Short exercise >> Reproduce the data below verbatim, starting at the line that contains "In this image, of" and ending at the line that contains "the dark curtain backdrop at [416,102] →". Include both of those lines.

┌──

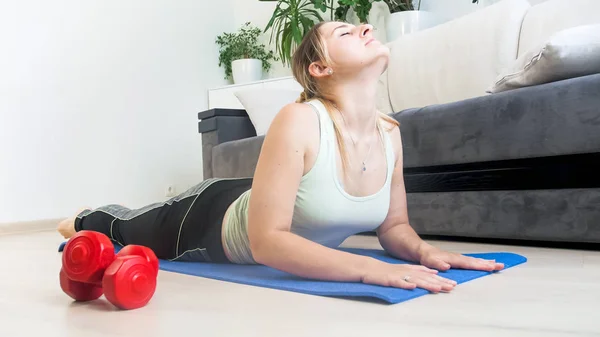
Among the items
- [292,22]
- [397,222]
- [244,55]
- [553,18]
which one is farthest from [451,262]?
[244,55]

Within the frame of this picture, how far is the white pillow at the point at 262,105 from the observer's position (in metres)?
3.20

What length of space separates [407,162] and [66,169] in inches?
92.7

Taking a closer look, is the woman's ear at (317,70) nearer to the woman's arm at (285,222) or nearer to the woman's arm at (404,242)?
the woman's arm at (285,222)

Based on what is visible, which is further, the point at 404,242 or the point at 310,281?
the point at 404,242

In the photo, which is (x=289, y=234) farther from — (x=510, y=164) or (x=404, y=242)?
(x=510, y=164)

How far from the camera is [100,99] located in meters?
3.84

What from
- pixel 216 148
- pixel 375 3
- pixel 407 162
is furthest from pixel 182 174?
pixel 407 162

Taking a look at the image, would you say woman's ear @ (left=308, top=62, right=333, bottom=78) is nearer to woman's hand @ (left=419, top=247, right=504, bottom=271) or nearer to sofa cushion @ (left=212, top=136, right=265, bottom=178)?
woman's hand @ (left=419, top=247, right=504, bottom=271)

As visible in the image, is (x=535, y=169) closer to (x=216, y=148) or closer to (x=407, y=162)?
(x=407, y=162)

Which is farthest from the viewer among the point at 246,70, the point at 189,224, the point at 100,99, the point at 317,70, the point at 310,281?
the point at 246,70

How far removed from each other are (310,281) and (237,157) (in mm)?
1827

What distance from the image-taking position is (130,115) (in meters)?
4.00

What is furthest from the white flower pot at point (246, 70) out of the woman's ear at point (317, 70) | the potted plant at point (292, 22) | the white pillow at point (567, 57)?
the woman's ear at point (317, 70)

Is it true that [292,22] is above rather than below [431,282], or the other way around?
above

└──
┌──

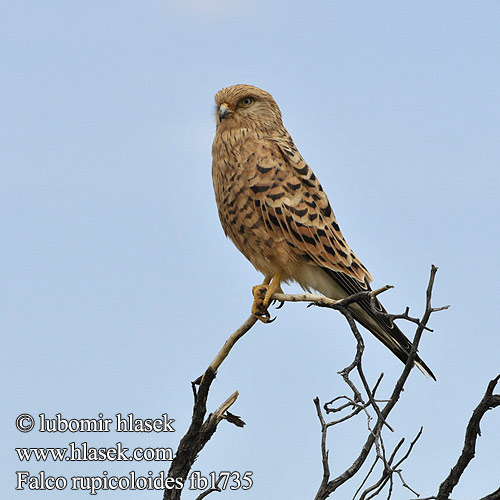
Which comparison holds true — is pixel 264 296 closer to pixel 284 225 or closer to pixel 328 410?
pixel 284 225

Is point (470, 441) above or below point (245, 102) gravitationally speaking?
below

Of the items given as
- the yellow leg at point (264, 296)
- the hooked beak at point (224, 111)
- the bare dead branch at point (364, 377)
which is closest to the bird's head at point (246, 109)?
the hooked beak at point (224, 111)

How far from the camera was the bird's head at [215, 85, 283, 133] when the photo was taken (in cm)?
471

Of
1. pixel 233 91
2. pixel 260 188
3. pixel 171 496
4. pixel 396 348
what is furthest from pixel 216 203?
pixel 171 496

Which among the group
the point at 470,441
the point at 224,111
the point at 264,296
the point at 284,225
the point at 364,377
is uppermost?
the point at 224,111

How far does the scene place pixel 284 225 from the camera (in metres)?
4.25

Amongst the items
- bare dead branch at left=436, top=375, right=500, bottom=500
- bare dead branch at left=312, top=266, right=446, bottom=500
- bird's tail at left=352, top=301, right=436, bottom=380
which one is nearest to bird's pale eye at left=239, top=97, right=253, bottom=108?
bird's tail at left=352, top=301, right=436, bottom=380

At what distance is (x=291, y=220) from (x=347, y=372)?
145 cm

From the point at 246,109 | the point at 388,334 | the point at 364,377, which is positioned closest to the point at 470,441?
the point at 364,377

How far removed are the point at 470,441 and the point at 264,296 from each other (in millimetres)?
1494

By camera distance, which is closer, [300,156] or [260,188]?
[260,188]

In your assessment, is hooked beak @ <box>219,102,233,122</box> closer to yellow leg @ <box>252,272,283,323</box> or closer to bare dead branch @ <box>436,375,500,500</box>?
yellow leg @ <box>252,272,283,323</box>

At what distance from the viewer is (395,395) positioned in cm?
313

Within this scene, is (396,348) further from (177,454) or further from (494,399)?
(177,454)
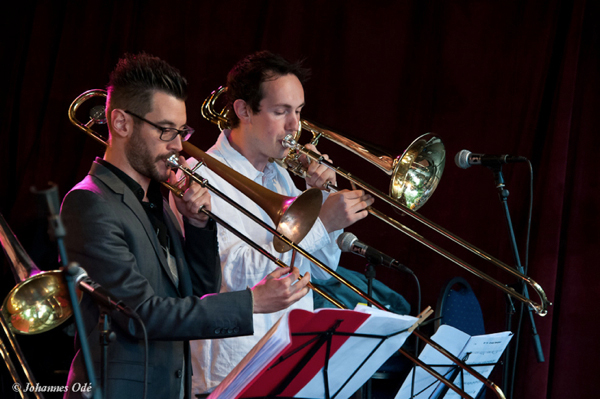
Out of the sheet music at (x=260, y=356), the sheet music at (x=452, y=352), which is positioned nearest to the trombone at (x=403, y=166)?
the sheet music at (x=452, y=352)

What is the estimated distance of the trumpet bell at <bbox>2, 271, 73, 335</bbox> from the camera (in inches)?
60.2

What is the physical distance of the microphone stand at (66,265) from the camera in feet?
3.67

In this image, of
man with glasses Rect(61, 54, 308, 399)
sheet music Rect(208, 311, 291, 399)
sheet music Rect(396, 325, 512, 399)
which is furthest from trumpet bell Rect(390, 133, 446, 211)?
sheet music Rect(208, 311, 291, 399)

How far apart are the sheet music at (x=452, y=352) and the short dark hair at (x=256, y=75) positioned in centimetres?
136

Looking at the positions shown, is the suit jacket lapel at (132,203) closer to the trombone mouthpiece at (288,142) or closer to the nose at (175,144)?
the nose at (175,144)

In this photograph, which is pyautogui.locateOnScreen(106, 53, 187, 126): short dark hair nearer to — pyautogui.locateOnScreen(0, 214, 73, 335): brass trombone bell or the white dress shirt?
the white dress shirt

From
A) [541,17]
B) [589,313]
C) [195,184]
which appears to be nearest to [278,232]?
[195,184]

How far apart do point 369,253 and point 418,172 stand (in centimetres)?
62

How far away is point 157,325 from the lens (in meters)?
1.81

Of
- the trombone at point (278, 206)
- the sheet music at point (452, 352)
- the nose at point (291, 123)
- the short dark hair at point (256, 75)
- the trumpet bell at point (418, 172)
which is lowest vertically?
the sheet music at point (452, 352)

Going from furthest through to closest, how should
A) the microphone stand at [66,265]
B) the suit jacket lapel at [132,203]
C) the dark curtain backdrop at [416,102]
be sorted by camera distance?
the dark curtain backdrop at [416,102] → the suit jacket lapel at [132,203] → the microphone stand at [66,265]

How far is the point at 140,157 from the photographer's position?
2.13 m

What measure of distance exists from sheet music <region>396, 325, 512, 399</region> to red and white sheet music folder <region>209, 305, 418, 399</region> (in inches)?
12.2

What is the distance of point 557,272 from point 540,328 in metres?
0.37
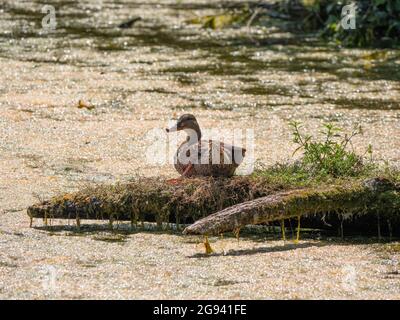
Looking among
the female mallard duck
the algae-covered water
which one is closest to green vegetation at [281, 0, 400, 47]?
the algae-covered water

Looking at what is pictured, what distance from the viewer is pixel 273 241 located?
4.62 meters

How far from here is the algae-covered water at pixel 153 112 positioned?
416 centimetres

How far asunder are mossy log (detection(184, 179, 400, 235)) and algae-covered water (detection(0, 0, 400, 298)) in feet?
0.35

└──

Full answer >>
In this image, of
man with glasses Rect(61, 54, 308, 399)
sheet music Rect(208, 311, 291, 399)
sheet music Rect(396, 325, 512, 399)
which is furthest from trumpet bell Rect(390, 133, 446, 211)?
sheet music Rect(208, 311, 291, 399)

How far apart are the sheet music at (x=452, y=352) and the short dark hair at (x=256, y=75) positioned in centimetres?
136

Looking at the positions shown, is the suit jacket lapel at (132,203) closer to the trombone mouthpiece at (288,142) or closer to the nose at (175,144)?
the nose at (175,144)

In this photograph, which is pyautogui.locateOnScreen(106, 53, 187, 126): short dark hair nearer to — pyautogui.locateOnScreen(0, 214, 73, 335): brass trombone bell or the white dress shirt?
the white dress shirt

From
A) [541,17]
B) [589,313]
C) [195,184]
which appears to be nearest to [278,232]?
[195,184]

How far apart do point 369,253 and point 418,172 stand (in centimetres)?
62

How far away is point 157,325 from the lens (in meters)?
1.81

Of
- the trombone at point (278, 206)
- the sheet music at point (452, 352)
- the nose at point (291, 123)
- the short dark hair at point (256, 75)
- the trumpet bell at point (418, 172)
which is lowest vertically?
the sheet music at point (452, 352)

Going from furthest through to closest, how should
A) the microphone stand at [66,265]
B) the suit jacket lapel at [132,203]
C) the dark curtain backdrop at [416,102]
be sorted by camera distance?
the dark curtain backdrop at [416,102] → the suit jacket lapel at [132,203] → the microphone stand at [66,265]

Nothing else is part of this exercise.